> _Directions for this task_: Set down the whole listing verbatim.

> _Input material_:
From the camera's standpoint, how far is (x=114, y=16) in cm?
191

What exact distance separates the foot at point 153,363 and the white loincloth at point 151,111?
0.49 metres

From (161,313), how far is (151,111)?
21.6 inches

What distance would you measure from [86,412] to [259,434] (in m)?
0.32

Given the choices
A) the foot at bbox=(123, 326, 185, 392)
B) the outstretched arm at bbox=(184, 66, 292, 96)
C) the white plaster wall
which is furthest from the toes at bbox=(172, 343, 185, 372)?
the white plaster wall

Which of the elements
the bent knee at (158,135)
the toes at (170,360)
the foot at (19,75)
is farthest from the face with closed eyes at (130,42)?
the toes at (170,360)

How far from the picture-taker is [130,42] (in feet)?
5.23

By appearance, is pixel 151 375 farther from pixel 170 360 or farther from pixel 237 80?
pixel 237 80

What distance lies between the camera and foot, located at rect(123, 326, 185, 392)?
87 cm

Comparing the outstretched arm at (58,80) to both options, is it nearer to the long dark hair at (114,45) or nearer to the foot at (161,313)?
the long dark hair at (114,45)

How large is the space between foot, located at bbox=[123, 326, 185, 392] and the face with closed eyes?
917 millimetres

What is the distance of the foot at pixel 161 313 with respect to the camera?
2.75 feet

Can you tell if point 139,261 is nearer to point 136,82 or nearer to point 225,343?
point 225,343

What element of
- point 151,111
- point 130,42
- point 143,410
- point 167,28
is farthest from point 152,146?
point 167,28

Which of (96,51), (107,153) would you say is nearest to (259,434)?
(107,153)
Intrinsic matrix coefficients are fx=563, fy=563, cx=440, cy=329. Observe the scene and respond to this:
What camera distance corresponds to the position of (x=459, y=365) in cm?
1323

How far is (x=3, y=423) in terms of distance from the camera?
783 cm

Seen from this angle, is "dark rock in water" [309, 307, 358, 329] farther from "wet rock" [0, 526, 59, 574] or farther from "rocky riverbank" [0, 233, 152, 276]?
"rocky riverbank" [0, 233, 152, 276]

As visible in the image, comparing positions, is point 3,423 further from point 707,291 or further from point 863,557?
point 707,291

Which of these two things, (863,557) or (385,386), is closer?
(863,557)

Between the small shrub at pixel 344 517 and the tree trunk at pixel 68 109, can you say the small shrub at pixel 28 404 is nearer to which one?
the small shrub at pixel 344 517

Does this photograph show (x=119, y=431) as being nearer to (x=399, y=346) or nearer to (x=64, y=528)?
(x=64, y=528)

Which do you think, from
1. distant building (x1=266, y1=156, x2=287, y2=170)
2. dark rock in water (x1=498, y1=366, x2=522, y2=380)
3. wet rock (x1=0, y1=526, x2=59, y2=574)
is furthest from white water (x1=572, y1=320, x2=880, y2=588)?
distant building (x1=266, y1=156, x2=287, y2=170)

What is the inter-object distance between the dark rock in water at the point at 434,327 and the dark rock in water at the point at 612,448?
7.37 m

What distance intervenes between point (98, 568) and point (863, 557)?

> _Solution to this problem_:
From the camera's standpoint, how far is (x=114, y=16) in cm?
191

What exact distance separates the foot at point 153,363 and the white loincloth at point 151,111?
0.49 metres

From (161,313), how far is (151,111)?
21.6 inches

What distance would you measure from [86,412] to [259,434] (in m)?
0.32

Given the choices
A) the foot at bbox=(123, 326, 185, 392)
B) the outstretched arm at bbox=(184, 66, 292, 96)
C) the white plaster wall
which is furthest from the toes at bbox=(172, 343, 185, 372)?
the white plaster wall

Which of the elements
the bent knee at (158,135)
the toes at (170,360)
the foot at (19,75)
is farthest from the face with closed eyes at (130,42)?
the toes at (170,360)

How far from the picture-taker is [130,42] (in feet)?
5.23

By appearance, is pixel 151 375 farther from pixel 170 360 or farther from pixel 237 80?
pixel 237 80

What distance lies between the camera and foot, located at rect(123, 326, 185, 392)?
87 cm

Comparing the outstretched arm at (58,80) to both options, is it nearer to the long dark hair at (114,45) or nearer to the foot at (161,313)?
the long dark hair at (114,45)

How large is the space between foot, located at bbox=[123, 326, 185, 392] and the face with closed eyes?
917 millimetres

What is the distance of the foot at pixel 161 313 with respect to the camera?
2.75 feet

Can you tell if point 139,261 is nearer to point 136,82 or nearer to point 225,343?
point 225,343

What element of
- point 151,111
- point 130,42
- point 143,410
- point 167,28
is farthest from point 152,146?
point 167,28

Which of (96,51), (107,153) would you say is nearest to (259,434)?
(107,153)
Intrinsic matrix coefficients are fx=563, fy=563, cx=440, cy=329. Observe the scene and respond to this:
What camera distance corresponds to the position of (x=459, y=365) in cm?
1323

How far is (x=3, y=423) in terms of distance from the camera?
783 cm

Seen from this angle, is "dark rock in water" [309, 307, 358, 329] farther from "wet rock" [0, 526, 59, 574] or farther from "rocky riverbank" [0, 233, 152, 276]?
"rocky riverbank" [0, 233, 152, 276]

As visible in the image, comparing positions, is point 3,423 further from point 707,291 or further from point 863,557?
point 707,291

Which of these two things, (863,557) or (385,386), is closer?
(863,557)

Between the small shrub at pixel 344 517 and the tree trunk at pixel 68 109, can you say the small shrub at pixel 28 404 is nearer to which one?
the small shrub at pixel 344 517

Does this photograph show (x=119, y=431) as being nearer to (x=399, y=346) or nearer to (x=64, y=528)?
(x=64, y=528)

Which do you think, from
1. distant building (x1=266, y1=156, x2=287, y2=170)
2. dark rock in water (x1=498, y1=366, x2=522, y2=380)
3. wet rock (x1=0, y1=526, x2=59, y2=574)
is furthest from white water (x1=572, y1=320, x2=880, y2=588)?
distant building (x1=266, y1=156, x2=287, y2=170)

What is the inter-object distance between the dark rock in water at the point at 434,327 and the dark rock in water at the point at 612,448?
7.37 m

What distance intervenes between point (98, 568) and point (863, 557)?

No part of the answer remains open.